За живой изгородью, окружавшей дом, раздался шорох и настороженный шепоток. Через секунду из-за ровно подстриженных когда-то, а теперь обросших, похожих на лысеющих ежей, кустиков высунулись два довольных мальчишечьих лица. Смотреть на них без улыбки не смог бы даже самый угрюмый и злой человек. Зов Эльды отвлек этих двоих пострелят от какой-то очередной шалости, и, хоть они и обратили внимание к женщине, мысли их и не думали отвлекаться от важных детских затей.
— Я тут, мама! — весело откликнулся один из них.
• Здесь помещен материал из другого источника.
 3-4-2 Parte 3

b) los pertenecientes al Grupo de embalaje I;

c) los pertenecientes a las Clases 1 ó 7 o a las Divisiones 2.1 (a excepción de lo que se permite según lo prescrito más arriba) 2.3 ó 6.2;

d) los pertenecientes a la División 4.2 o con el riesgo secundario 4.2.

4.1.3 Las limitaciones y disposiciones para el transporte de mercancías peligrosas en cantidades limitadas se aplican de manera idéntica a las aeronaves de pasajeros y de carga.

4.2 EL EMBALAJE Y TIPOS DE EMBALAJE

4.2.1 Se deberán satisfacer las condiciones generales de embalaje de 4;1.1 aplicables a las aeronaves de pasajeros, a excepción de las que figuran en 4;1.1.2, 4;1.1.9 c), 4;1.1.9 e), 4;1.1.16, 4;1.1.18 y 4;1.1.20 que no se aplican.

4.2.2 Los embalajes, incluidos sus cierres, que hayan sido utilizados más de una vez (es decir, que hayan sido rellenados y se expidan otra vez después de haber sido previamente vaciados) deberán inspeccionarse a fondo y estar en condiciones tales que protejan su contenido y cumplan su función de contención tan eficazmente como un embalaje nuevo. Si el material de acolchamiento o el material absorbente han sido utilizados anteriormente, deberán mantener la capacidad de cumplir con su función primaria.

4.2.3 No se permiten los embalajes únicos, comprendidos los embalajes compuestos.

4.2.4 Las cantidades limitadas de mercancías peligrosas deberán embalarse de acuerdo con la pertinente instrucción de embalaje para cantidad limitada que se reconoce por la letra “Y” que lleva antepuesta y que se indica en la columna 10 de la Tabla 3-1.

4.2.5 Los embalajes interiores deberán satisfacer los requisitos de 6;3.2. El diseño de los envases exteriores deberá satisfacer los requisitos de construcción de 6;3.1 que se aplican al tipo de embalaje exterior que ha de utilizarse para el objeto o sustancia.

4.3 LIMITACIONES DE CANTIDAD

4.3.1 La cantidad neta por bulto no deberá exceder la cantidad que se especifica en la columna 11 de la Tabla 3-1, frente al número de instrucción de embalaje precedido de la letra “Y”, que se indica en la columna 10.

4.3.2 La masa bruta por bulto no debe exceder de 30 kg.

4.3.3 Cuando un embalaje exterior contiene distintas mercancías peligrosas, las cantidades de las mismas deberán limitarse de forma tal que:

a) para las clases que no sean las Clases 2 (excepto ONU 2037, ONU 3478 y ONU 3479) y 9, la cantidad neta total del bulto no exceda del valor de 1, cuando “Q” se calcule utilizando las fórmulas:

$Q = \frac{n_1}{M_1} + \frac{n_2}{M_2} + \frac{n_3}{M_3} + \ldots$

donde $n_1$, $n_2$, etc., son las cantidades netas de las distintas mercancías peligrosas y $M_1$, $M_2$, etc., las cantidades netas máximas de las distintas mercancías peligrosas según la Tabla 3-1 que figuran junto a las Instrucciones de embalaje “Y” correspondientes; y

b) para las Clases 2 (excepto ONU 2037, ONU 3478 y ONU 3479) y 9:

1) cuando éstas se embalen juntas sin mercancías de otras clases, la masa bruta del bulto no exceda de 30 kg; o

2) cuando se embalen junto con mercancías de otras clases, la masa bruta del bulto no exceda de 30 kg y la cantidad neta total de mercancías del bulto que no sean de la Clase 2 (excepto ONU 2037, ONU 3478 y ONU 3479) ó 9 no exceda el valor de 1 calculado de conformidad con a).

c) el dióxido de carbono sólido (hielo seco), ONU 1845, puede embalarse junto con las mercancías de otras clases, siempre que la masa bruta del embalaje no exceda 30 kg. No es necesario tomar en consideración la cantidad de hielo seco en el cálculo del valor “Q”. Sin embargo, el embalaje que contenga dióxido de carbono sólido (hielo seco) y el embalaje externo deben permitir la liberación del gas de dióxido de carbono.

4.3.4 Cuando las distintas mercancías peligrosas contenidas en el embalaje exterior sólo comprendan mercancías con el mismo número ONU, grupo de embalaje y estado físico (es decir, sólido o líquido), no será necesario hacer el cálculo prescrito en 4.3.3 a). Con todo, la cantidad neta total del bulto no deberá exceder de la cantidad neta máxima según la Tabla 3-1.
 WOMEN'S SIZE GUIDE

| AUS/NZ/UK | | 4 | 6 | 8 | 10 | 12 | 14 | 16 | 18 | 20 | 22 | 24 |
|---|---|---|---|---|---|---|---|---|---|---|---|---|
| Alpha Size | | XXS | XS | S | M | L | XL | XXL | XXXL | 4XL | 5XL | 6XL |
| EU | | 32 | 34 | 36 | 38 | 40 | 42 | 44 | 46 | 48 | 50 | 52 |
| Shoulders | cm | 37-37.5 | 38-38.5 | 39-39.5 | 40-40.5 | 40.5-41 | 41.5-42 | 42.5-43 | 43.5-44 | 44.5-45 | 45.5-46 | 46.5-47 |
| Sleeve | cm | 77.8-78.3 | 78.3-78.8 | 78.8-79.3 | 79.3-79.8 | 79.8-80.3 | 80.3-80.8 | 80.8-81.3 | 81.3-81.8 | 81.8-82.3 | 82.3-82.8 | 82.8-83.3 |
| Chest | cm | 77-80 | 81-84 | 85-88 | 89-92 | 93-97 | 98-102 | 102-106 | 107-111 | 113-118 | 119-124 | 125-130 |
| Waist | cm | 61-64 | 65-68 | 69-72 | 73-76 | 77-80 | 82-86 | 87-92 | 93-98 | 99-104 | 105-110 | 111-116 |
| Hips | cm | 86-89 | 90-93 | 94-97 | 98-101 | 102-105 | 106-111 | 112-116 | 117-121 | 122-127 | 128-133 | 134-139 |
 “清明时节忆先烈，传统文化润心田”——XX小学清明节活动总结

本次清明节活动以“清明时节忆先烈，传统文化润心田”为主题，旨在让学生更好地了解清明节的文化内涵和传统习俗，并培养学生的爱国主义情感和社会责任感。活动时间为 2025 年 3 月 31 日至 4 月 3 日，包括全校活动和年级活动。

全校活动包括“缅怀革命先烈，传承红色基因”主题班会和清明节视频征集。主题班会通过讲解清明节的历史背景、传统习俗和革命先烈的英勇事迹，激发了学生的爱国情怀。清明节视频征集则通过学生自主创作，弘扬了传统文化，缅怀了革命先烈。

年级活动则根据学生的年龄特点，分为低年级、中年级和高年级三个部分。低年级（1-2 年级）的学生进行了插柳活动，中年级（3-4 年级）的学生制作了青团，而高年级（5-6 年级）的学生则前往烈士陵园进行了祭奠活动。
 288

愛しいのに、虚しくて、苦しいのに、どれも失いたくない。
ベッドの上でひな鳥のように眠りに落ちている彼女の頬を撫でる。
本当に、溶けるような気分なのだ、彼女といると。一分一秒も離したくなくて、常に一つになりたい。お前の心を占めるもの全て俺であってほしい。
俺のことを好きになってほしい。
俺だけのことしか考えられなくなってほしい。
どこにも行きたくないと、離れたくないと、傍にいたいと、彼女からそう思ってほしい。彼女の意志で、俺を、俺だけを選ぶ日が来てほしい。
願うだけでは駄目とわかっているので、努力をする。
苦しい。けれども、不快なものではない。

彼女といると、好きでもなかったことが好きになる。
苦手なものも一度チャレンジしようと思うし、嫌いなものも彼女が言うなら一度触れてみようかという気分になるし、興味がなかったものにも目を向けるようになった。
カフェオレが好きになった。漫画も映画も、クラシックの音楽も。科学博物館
Гаспер был больше похож на отца. Сколько бы Эльда не разглядывала сына, придирчиво выискивая хоть какие свои черты, он видела лишь маленького Аллера. У Гаспера были вьющиеся длинные волосы, чернее куска угля, которые Эльда заботливо зачесывала к затылку и закрепляла древесным воском каждый день, худощавое лицо с острыми скулами и, самое главное — взгляд темно-карих глаз. Пронзительный, сверлящий, холодный, когда мальчик сердился. Взрослых он настораживал, а детей пугал. Но, когда Гаспер веселился и радовался, не возможно было найти иного, более глубоко источника тепла и любви, чем его темные глаза. И это, наверное, было единственное, что Гаспер унаследовал от матери. Он умел смеяться.
Его приятелем оказался восьмилетний парнишка в выцветшей, местами изодранной одежде, с всклокоченными волосами цвета соломы и глазами, голубыми, как весеннее небо, пухлощекий и толстопалый. Мальчишку звали Териз, он был четвертым из шестерых детей местного пекаря. Его отец с головой ушел в дела, чтобы прокормить семью, все время матери отнимали недавно появившиеся на свет близнецы. Теризу почти не доставалось родительского внимания, предоставленный сам себе, он домой забегал только для того, чтобы поесть и выспаться, а все остальное время проводил на улицах города, общаясь, как со взрослыми, так и с детьми. Он был хитер и проворен, любил пошутить, но никогда не делал этого во зло, был отзывчив и не избалован. Люди любили его за это и, часто, просто так, за хорошее настроение, клали в карманы его широких, но коротковатых штанишек, кто сладкую плюшку, кто конфету, кто спелое яблоко, а кто и монетку. Он всегда брал, но никогда не попрошайничал.
— Иди обедать, гулена, — позвала Эльда, — и не забудь Териза пригласить.
— Бегу! — отозвался мальчик и снова спрятался за кустами.
Эльда отошла от окна, вздохнула глубоко, почувствовала, как неохотно, но спадает с плеч и груди нелегкий покров печали. Был сын, было то, ради чего стоило жить.
И вдруг сердце, только ощутившее прелесть покоя, неистово заметалось в груди, забилось о ребра, как пойманная дикая птаха о прутья клети. Перед глазами разбежались в разные стороны ломаные круги, грудь сдавило. Эльда покачнулась на ослабевших в одно мгновение ногах, чуть не упала. Но спас подоконник. Женщина оперлась на него, но сил устоять все же не было. Эльда медленно осела на пол.
Дышала она через силу. Боль, будто не простив ей минутной радости, размозжила внутренности и рассекла чрево Эльды раскаленным ножом. Женщина застонала — вскрикнуть не хватило воздуха.